Richard Collins: The practice of capturing songbirds

Trapping songbirds was common in Ireland until it was outlawed under the 1976 Wildlife Act
Richard Collins: The practice of capturing songbirds

Both Queen Victoria and Tsar Nicholas II had
singing bullfinches.

I visited rural Vietnam some years ago. The countryside north of Hanoi was so intensively farmed that there were very few birds. But occasionally birdsong could be heard. Closer inspection revealed its source; tiny cages attached to the sides of the little farm dwellings which dotted the landscape. People missed hearing the singing so much, they resorted to capturing and imprisoning singers.

Vietnamese farmers are not alone in adopting extreme measures. Foresters in the Vogelsberg region of Germany often took young bullfinches from their nests and hand-rear them. Tunes were played repeatedly on flutes and whistles until the captive chicks learned to mimic them.

An individual bird could master up to three melodies. Teaching took months to bear fruit but choirs of nestlings could be taught together, some songsters eventually giving perfect renditions of favourite tunes. When offered for sale, good singers fetched such high prices that only the great and the good could afford to buy them. Both Queen Victoria and Tsar Nicholas II had singing bullfinches.

Richard Collins: 'People missed hearing the singing so much, they resorted to capturing and imprisoning singers.'
Richard Collins: 'People missed hearing the singing so much, they resorted to capturing and imprisoning singers.'

Trapping songbirds was common in Ireland until it was outlawed under the 1976 Wildlife Act. It still goes on under the radar. Rangers of the National Park and Wildlife Service seized dozens of captured redpolls linnets and finches on an estate in north county Dublin in 2006. The owner was fined €800. Jim Moore, an inspector with the wildlife service, told the press at the time that ‘there is a serious amount of trapping in Ireland involving all sorts of illegal or unapproved cages nets and traps’.
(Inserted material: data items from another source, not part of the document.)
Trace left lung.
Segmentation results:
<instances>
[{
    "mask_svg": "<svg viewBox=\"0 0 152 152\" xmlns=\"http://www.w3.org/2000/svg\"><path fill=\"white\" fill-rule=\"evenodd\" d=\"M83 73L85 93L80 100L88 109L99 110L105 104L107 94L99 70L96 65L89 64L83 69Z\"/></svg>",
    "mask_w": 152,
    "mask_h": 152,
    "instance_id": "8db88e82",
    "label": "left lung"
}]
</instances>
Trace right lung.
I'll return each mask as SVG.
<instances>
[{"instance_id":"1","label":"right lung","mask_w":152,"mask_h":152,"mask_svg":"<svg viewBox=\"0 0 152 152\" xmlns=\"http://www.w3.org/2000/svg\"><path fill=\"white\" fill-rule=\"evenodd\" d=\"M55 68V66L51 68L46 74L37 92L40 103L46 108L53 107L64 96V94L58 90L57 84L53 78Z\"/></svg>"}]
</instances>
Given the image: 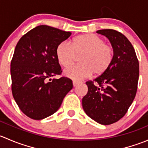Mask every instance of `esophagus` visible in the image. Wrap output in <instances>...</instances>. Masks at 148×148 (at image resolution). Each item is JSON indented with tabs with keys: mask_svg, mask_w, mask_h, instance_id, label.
<instances>
[{
	"mask_svg": "<svg viewBox=\"0 0 148 148\" xmlns=\"http://www.w3.org/2000/svg\"><path fill=\"white\" fill-rule=\"evenodd\" d=\"M79 84V82H76V81H73V86L75 87V86H77V85Z\"/></svg>",
	"mask_w": 148,
	"mask_h": 148,
	"instance_id": "1",
	"label": "esophagus"
}]
</instances>
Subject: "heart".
I'll return each instance as SVG.
<instances>
[{
	"label": "heart",
	"mask_w": 148,
	"mask_h": 148,
	"mask_svg": "<svg viewBox=\"0 0 148 148\" xmlns=\"http://www.w3.org/2000/svg\"><path fill=\"white\" fill-rule=\"evenodd\" d=\"M76 55H81L79 58L80 64L66 69L64 74L68 78L79 81L92 73L99 76L107 71L113 62L114 49L93 34L78 36L73 38L71 44L66 41L61 42L56 49L58 62L64 67L72 64Z\"/></svg>",
	"instance_id": "1"
}]
</instances>
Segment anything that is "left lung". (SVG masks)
<instances>
[{"label":"left lung","mask_w":148,"mask_h":148,"mask_svg":"<svg viewBox=\"0 0 148 148\" xmlns=\"http://www.w3.org/2000/svg\"><path fill=\"white\" fill-rule=\"evenodd\" d=\"M114 49V59L107 71L88 81V92L82 99L85 113L103 125L120 120L125 116L136 95L139 62L132 44L115 30L102 29Z\"/></svg>","instance_id":"left-lung-1"}]
</instances>
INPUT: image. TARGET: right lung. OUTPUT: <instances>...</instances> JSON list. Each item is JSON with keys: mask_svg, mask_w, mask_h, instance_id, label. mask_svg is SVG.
<instances>
[{"mask_svg": "<svg viewBox=\"0 0 148 148\" xmlns=\"http://www.w3.org/2000/svg\"><path fill=\"white\" fill-rule=\"evenodd\" d=\"M71 34L38 26L23 35L15 48L10 64L12 94L20 110L33 120L56 112L73 88L72 81L66 77L51 79L62 74L56 49Z\"/></svg>", "mask_w": 148, "mask_h": 148, "instance_id": "obj_1", "label": "right lung"}]
</instances>
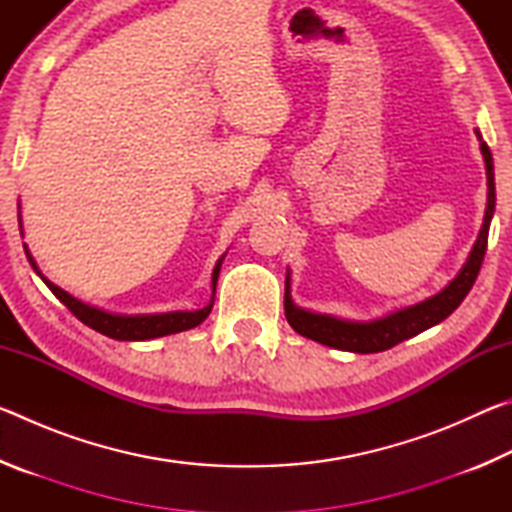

In 2010 two men, found in possession of more than 30 wild birds in Carlow, were fined €500 each.

Avian feiseanna ceoil, at which birds sing competitively in front of judges, have become increasingly popular elsewhere in the world. In a recent paper Benjamin Mirin and Holder Klinck, of Cornell University, review their history. They list 19 countries, mostly in South East Asia, where contests are held. Up to 36 songbird species are entered in these challenges, with considerable sums of money being offered as prizes to winning owners.

It’s an ancient practice. The Sumerians, the reviewers note, had a word (subura) for ‘bird cage’, 4,000 years ago. The folklore and myths of Eastern cultures frequently refer to pet birds and their singing abilities.

Jerry Dennis in A History of Captive Birds noted that Alexander the Great sent singing parakeets back to Greece during his campaign in India in 325BC. Pliny blamed one Marcus Strabo for the practice “of imprisoning within bars living creatures to which Nature has assigned the open sky”.

As songbird numbers decline worldwide, Mirin and Klinck fear that trapping birds for the pet trade has conservation implications. They are mindful, however, of the complexity of the problem: “Bird singing contests are deeply ingrained in many cultures around the world and, where they put pressure on wild populations, conservationists must recognise that such practices are of great cultural economic and social value to those who participate.”

  • Benjamin Mirin & Holder Klinck. Bird singing contests: looking back on thirty years of research on a global conservation concern. Global Energy and Conservation. 2021.